Dopo aver considerato la responsabilità in
senso concreto e astratto, Jonas la riconduce ai tre concetti di totalità,
continuità e futuro e all’archetipo di ogni responsabilità: quella dell’uomo
per l’uomo, il quale si deve intendere come un valore unilaterale, che però non
rifiuta la reciprocità.
H. Jonas, Il principio responsabilità
L’elemento comune può essere sintetizzato nei tre concetti di “totalità”, “continuità” e “futuro”, riferiti all’esistenza e alla felicità degli esseri umani. Assumono anzitutto come dato fondamentale il polo di riferimento “essere umano”. Esso presenta la precarietà, la vulnerabilità, la revocabilità – modalità particolarissima della transitorietà – proprie di ogni essere vivente, che ne fanno oggetto esclusivo di cura (Obhut); ma oltre a ciò la comunanza dell’humanum con la sfera della responsabilità, che ha su quello la pretesa piú originaria, anche se forse non l’unica. Ogni essere vivente è fine a se stesso e non ha bisogno di una giustificazione ulteriore: sotto questo aspetto l’uomo non è in nulla superiore agli altri esseri viventi, eccetto che per poter essere soltanto lui il responsabile anche per loro, ossia per la salvaguardia del loro essere fini a se stessi.

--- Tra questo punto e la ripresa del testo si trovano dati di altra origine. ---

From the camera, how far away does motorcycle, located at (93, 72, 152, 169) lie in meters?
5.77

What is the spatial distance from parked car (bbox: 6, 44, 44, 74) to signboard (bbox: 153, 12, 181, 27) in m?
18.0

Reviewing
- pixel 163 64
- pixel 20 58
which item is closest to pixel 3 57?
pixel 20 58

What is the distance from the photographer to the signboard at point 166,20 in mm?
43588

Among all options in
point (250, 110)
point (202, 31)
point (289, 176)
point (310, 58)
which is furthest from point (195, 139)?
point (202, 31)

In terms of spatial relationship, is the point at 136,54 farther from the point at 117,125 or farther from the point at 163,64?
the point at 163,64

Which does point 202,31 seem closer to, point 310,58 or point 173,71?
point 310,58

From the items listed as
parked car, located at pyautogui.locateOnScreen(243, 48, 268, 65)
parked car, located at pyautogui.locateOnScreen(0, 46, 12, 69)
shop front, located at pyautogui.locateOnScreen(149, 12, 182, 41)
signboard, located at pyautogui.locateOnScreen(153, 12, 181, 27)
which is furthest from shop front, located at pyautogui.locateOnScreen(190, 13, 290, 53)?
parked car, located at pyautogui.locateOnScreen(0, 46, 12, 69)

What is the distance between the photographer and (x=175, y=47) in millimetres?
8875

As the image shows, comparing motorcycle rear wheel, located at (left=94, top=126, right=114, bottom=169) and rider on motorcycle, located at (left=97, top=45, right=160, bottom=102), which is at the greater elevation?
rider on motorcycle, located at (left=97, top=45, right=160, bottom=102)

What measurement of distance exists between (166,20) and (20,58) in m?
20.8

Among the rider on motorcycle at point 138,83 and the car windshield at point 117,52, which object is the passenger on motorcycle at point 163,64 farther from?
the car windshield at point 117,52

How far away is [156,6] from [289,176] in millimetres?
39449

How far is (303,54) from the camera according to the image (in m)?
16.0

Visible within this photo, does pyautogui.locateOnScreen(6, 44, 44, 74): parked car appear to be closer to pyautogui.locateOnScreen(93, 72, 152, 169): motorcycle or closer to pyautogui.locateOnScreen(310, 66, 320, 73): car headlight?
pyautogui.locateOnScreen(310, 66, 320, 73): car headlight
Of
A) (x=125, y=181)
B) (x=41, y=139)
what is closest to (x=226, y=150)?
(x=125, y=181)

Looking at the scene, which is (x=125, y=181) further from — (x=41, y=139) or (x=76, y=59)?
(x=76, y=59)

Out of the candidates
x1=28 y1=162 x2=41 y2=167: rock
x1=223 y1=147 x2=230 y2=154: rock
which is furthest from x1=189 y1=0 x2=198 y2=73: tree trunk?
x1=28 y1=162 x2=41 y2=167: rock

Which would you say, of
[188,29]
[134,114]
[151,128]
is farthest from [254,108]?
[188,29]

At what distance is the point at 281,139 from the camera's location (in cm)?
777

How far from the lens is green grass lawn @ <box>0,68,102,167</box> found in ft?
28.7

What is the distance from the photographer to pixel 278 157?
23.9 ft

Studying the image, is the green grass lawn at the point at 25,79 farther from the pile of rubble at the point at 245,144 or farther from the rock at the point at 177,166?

Ma nella compartecipazione al destino umano i fini dei suoi simili, sia che egli li condivida oppure si limiti a riconoscerli negli altri, e il fine in sé della loro stessa esistenza, possono in maniera unica confluire nel suo proprio fine: l'archetipo di ogni responsabilità è quello dell’uomo per l’uomo. Questo primato della parentela soggetto-oggetto nel rapporto di responsabilità è insito inconfutabilmente nella natura della cosa. Esso significa tra l’altro che il rapporto, pur essendo unilaterale in se stesso e in ogni caso singolo, è tuttavia reversibile e include una potenziale reciprocità. Anzi, genericamente la reciprocità è sempre presente, in quanto io, responsabile di qualcuno, vivendo fra esseri umani sono sempre anche oggetto della responsabilità di qualcun altro. Questo deriva dalla non-autarchia dell’uomo: ciascuno ha sperimentato anzitutto su se stesso la responsabilità originaria delle cure parentali. In questo paradigma fondamentale diventa chiaro nel modo piú convincente l’intreccio della responsabilità con tutto ciò che è animato. Soltanto ciò che è vivente, nella sua costitutiva indigenza e vulnerabilità, può essere oggetto di responsabilità; questa è però soltanto la condizione necessaria e non sufficiente. Ciò che contrassegna l’uomo, e cioè che soltanto lui può avere una responsabilità, significa contemporaneamente che egli la deve avere anche per i suoi simili, essi stessi soggetti potenziali di responsabilità, e che, in un modo o nell’altro, già la possiede: la capacità di averla è la condizione sufficiente della sua attualizzazione.